I ran into my Religion Studies teacher in the halls of my school. He informed me that he had received
a letter from a local NGO inviting students of Mostar to travel to Nevesinje, a town just a few
kilometers away, to visit a church and hang out with our peers from Nevesinje. I happily accepted the
invitation and spent the next two days in anticipation. I got up early the morning of the trip and
headed towards the Spanish Square. Since I didn’t know any of the other students from Mostar I sat
alone in the bus. As the trip to Nevesinje began, my thought wandered. I thought about how close
those two towns are, barely an hour away from each other, and yet I had never visited Nevesinje. I
felt embarrassed. Obviously, I too had been affected by “The borders that are in our heads.” I
realized the absurdity of these borders. Crossing the border of our entity, I felt no different.
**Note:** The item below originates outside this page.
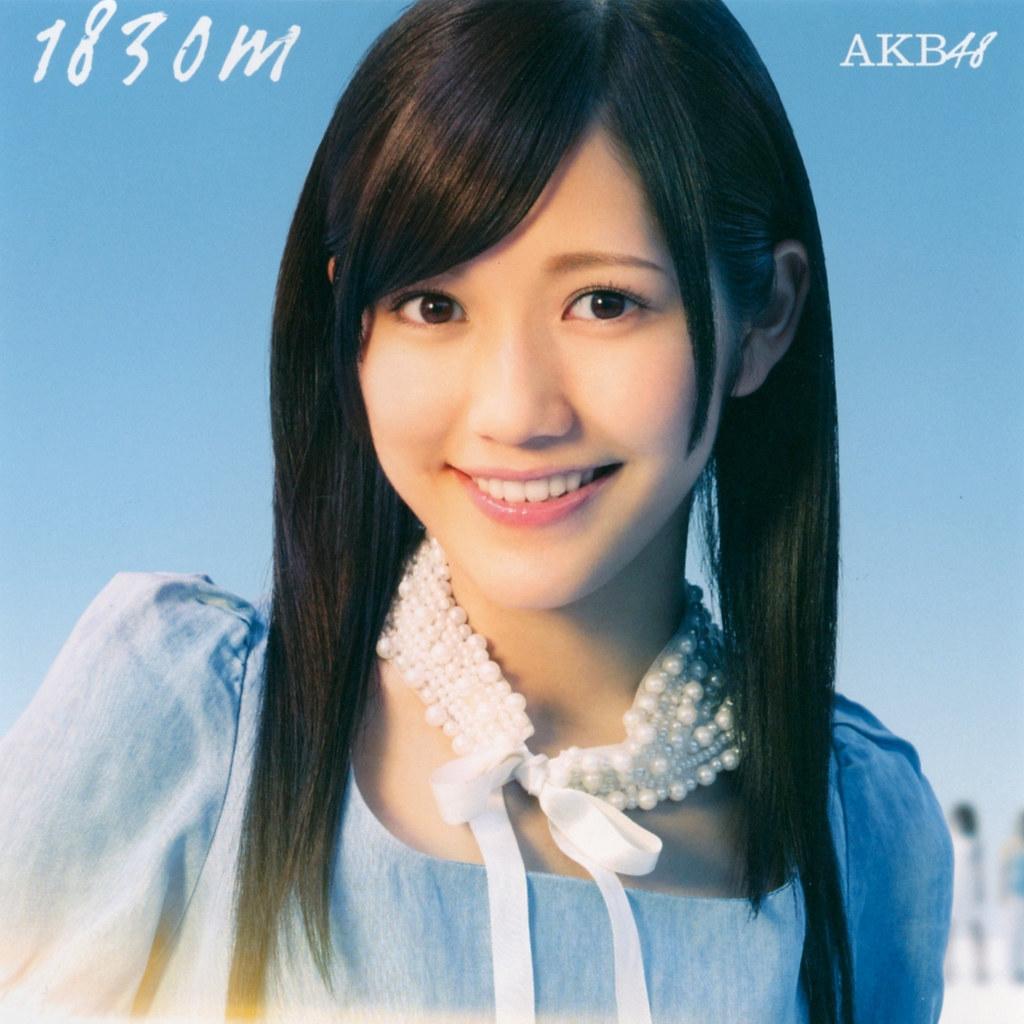 Mayu Watanabe Mayu watanabe by terry - 7785271780_377085e162_b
Everything was still the same, the beauty of my country, my thoughts, the small Herzegovinian
villages. Everything was the same, like twins. The students of Nevesinje greeted us and we headed to
the small, newly built Orthodox Church. It wasn’t my first time visiting a different oratory, but
regardless, it was a special feeling, and I wanted to be as respectful as I possibly could. As we were
leaving the church, I noticed a large donation box. I had always felt curious about how it felt to help
one so different from myself. I pulled a coin out of my pocket and put it in the box. The box was
empty and the sound of my coin hitting the bottom of the box reverberated loudly through the
church. The loud thump helped me realize that it doesn’t matter whether I’m helping someone that’s
the same as I am or not, as long as I’m helping, because we are all people, we’re all of meat and
bone. The sound blew away all of the “borders in my head”, all of those bad feelings, as if it were
wind. After visiting the Orthodox Church, we visited a Mosque, and I realized the true meaning of
“Love your own, respect what’s other’s.” it was amazing to see the students of Nevesinje ask about
my religion with true interest and respect.
Writing this, I know that coin didn’t mean much to the church, but it meant a lot to me. It helped me
realize the importance of mutual respect and peaceful coexistence in this county. Now I live by these
words: “Love your own, respect what’s other’s.”